+++ QUELLE +++

«Wenn sich die Preise noch eine Weile so halten für Pflanzenöle und für Getreide, dann wird sich das innerhalb einiger Monate sicherlich in den Lebensmittelpreisen auch im Supermarkt niederschlagen», sagte der Vorstandsvorsitzende des Vereins der
Getreidehändler der Hamburger Börse, Thorsten Tiedemann, der Deutschen Presse-Agentur.
Zwar haben
Rohstoffpreise bei Backwaren nur einen geringen Anteil am Verkaufspreis. «Aber die
Fleischproduktion wird sicherlich teurer werden durch Futter», sagte Tiedemann. Auch bei Produkten wie Mehl und
Pflanzenöl dürfte der Weltmarkttrend nach seiner Einschätzung auf die
Verbraucherpreise durchschlagen.
Die Welternährungsorganisation
FAO beobachtet seit geraumer Zeit steigende Preise bei praktisch allen Agrarrohstoffen. Unter dem Strich lag der FAO-Preisindex für
Nahrungsmittel nach jüngsten Daten im April 31 Prozent über dem Vorjahreswert, nach elf monatlichen Anstiegen in Folge sei inzwischen der höchste Stand seit sieben Jahren erreicht.
Besonders ausgeprägt ist der Trend bei Ölsaaten, wo das
Preisniveau gegenüber April 2020 inzwischen doppelte Höhe erreicht hat. Befeuert wird diese Entwicklung aus Sicht der FAO auch von der Nachfrage der Hersteller von Biokraftstoffen.

+++ DATENAUSZÜGE +++

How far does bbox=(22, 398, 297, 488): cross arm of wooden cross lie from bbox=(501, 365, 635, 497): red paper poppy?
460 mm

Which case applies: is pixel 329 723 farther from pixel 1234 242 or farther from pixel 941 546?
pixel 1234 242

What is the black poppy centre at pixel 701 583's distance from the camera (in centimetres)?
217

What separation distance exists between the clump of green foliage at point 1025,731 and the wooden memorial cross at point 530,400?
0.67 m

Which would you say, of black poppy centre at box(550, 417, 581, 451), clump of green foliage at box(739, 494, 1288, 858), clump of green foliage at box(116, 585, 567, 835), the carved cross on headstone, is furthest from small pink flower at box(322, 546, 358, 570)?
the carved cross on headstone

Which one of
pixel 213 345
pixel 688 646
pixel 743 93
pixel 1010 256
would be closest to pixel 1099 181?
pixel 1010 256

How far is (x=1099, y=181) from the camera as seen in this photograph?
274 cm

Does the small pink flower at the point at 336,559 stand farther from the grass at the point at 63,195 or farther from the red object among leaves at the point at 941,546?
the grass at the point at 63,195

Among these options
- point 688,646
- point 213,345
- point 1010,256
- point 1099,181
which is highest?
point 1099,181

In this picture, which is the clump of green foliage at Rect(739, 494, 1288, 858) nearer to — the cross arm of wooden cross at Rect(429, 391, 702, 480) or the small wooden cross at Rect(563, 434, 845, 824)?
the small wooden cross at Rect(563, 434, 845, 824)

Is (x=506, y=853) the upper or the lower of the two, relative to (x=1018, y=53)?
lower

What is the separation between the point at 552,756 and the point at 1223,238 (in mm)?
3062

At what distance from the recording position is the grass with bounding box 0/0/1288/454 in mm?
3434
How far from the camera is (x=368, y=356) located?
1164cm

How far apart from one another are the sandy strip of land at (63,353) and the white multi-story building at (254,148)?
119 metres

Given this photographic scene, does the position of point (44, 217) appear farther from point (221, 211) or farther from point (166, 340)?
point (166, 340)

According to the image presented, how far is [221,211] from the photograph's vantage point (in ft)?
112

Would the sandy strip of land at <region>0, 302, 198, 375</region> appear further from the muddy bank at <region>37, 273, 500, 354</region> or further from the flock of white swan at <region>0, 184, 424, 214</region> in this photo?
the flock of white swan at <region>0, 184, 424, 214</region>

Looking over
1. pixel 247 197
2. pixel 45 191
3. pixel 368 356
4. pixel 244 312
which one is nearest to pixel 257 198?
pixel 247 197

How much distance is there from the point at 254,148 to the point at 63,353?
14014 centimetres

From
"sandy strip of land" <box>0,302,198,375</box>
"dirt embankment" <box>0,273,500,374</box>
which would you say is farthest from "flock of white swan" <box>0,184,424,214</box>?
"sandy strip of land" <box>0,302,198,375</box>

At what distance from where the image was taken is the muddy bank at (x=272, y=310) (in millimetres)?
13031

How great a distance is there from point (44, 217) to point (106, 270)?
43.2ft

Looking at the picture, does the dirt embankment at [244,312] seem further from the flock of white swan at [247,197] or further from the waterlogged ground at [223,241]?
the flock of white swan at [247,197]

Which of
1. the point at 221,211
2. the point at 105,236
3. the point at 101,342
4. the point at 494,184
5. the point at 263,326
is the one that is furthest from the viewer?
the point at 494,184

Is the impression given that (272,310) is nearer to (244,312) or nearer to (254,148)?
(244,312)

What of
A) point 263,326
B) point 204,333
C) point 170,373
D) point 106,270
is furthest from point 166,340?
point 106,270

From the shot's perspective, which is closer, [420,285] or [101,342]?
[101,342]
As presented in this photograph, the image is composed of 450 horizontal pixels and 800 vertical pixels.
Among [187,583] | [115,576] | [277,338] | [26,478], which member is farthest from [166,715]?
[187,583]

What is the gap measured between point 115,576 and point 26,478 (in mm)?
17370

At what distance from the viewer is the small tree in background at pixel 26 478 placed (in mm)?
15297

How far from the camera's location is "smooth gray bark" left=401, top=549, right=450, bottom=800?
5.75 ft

+++

**ANFORDERUNGEN**
a. Welchen Grund nennt der Artikel über Lebensmittelpreise aus Sicht der FAO für den Preisanstieg bei Ölsaaten? Antworte in ein bis drei Sätzen.
b. Ersetze im Artikel über Lebensmittelpreise im Abschnitt von „Die Welternährungsorganisation“ bis „sieben Jahren erreicht.“ das Wort „Nahrungsmittel“ durch „Lebensmittel“ und gib diesen Abschnitt wieder.
Die Datensätze sind eigenständiges Material und gehören nicht zum Artikel.

**DIE ANTWORTEN**
a. Aus Sicht der FAO wird der Preisanstieg bei Ölsaaten auch durch die Nachfrage der Hersteller von Biokraftstoffen befeuert.

b.
Die Welternährungsorganisation
FAO beobachtet seit geraumer Zeit steigende Preise bei praktisch allen Agrarrohstoffen. Unter dem Strich lag der FAO-Preisindex für
Lebensmittel nach jüngsten Daten im April 31 Prozent über dem Vorjahreswert, nach elf monatlichen Anstiegen in Folge sei inzwischen der höchste Stand seit sieben Jahren erreicht.